La querida pequeña siempre decía «La dama», «El señor», «La dama es guapa», «El señor quiere acostarse conmigo», y Adamsberg no se había deshecho de aquel hábito.

El inspector Delille respondió:

– Lleva sus papeles encima, su asesino no le ha cogido nada. Se llama Madeleine Chátelain y tiene cincuenta y un años.

– ¿Han empezado a registrar el contenido de su bolso?

– No con detalle, pero no parece que haya nada interesante.

– De todas formas quiero saberlo.

– Pues bien, en líneas generales, una revista de labores de punto, una navaja microscópica, unos jaboncitos de los que dan en los hoteles, su monedero y sus llaves, una goma de plástico rosa y una pequeña agenda.

– ¿Había anotado algo en la página de ayer?

– Sí, pero no una cita, si es lo que usted espera. Escribió: «No creo que sea maravilloso trabajar en una tienda de lanas».

– ¿Hay otras anotaciones como ésa?

– Bastantes. Por ejemplo hace tres días escribió: «Me pregunto por qué a mamá le gustaba tanto el Martini», y la semana anterior: «Por nada del mundo subiría al último piso de la torre Eiffel».
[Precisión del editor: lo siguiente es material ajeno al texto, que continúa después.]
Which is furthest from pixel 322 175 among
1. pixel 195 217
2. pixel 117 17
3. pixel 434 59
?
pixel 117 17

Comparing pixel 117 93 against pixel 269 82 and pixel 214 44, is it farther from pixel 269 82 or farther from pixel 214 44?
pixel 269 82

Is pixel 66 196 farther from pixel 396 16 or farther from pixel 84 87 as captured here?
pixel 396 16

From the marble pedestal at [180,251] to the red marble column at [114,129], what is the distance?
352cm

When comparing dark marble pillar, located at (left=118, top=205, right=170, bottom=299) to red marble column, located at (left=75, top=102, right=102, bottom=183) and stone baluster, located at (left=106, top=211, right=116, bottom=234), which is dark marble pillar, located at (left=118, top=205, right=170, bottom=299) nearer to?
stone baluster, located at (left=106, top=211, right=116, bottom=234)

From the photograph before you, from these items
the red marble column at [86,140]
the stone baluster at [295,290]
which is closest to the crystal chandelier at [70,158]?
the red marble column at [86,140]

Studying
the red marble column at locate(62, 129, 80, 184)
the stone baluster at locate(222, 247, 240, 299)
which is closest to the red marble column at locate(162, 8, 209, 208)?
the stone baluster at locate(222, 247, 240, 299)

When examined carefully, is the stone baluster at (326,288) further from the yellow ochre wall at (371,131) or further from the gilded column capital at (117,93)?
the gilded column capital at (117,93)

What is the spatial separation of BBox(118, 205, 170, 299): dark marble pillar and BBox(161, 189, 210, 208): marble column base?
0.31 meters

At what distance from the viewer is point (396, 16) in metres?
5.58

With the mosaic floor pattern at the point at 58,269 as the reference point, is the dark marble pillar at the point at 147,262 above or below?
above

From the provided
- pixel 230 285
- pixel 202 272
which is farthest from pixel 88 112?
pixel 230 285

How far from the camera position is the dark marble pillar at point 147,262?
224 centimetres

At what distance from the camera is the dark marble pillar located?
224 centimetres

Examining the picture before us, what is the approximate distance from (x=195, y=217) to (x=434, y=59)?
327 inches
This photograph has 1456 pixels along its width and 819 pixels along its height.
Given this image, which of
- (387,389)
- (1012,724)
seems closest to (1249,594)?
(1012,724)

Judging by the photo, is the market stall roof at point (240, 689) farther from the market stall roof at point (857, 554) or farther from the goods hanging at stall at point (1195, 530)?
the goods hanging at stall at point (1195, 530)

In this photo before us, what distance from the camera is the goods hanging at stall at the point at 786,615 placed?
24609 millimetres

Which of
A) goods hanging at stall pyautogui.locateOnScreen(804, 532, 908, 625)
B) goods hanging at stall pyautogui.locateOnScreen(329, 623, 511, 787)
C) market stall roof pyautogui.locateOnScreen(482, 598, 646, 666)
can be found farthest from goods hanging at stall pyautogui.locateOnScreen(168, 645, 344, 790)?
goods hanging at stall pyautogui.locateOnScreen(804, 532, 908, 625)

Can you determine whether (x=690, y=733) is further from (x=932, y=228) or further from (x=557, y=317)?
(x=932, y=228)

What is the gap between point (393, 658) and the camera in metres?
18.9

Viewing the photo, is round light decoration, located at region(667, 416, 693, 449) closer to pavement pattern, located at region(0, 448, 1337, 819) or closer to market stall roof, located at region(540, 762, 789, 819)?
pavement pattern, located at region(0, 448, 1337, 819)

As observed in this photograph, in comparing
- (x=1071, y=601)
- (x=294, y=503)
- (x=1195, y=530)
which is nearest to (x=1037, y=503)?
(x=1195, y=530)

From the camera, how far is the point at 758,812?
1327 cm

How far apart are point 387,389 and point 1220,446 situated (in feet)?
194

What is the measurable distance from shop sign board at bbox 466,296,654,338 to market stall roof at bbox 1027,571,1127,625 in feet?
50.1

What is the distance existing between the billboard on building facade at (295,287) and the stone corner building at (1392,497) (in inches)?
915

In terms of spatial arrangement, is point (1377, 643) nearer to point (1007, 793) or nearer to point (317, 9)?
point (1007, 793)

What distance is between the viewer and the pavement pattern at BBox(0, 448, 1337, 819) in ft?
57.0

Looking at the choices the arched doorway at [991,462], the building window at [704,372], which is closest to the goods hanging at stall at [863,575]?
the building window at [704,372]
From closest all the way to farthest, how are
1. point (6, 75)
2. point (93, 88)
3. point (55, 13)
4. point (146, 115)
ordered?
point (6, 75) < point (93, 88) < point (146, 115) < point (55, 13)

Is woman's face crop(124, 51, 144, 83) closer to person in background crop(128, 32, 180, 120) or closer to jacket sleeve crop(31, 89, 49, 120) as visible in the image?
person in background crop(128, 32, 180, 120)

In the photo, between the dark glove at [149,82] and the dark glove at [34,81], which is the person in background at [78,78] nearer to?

Adamsberg sonreía. El médico forense mascullaba que si no se descubrían los cadáveres más deprisa, había que esperar un milagro, que tenía la impresión de que la habían matado entre las veintidós treinta y la medianoche pero que prefería ver el contenido del estómago antes de pronunciarse. Que la herida había sido hecha con un cuchillo de hoja mediana, después de un fuerte golpe en el occipital.

Adamsberg dejó de pensar en las notas de la agenda y miró a Danglard. El inspector estaba pálido, hecho polvo, y los brazos le colgaban a lo largo de su cuerpo flácido. Tenía el ceño fruncido.

– Danglard, ¿ha visto algo que no le convence? -le preguntó Adamsberg.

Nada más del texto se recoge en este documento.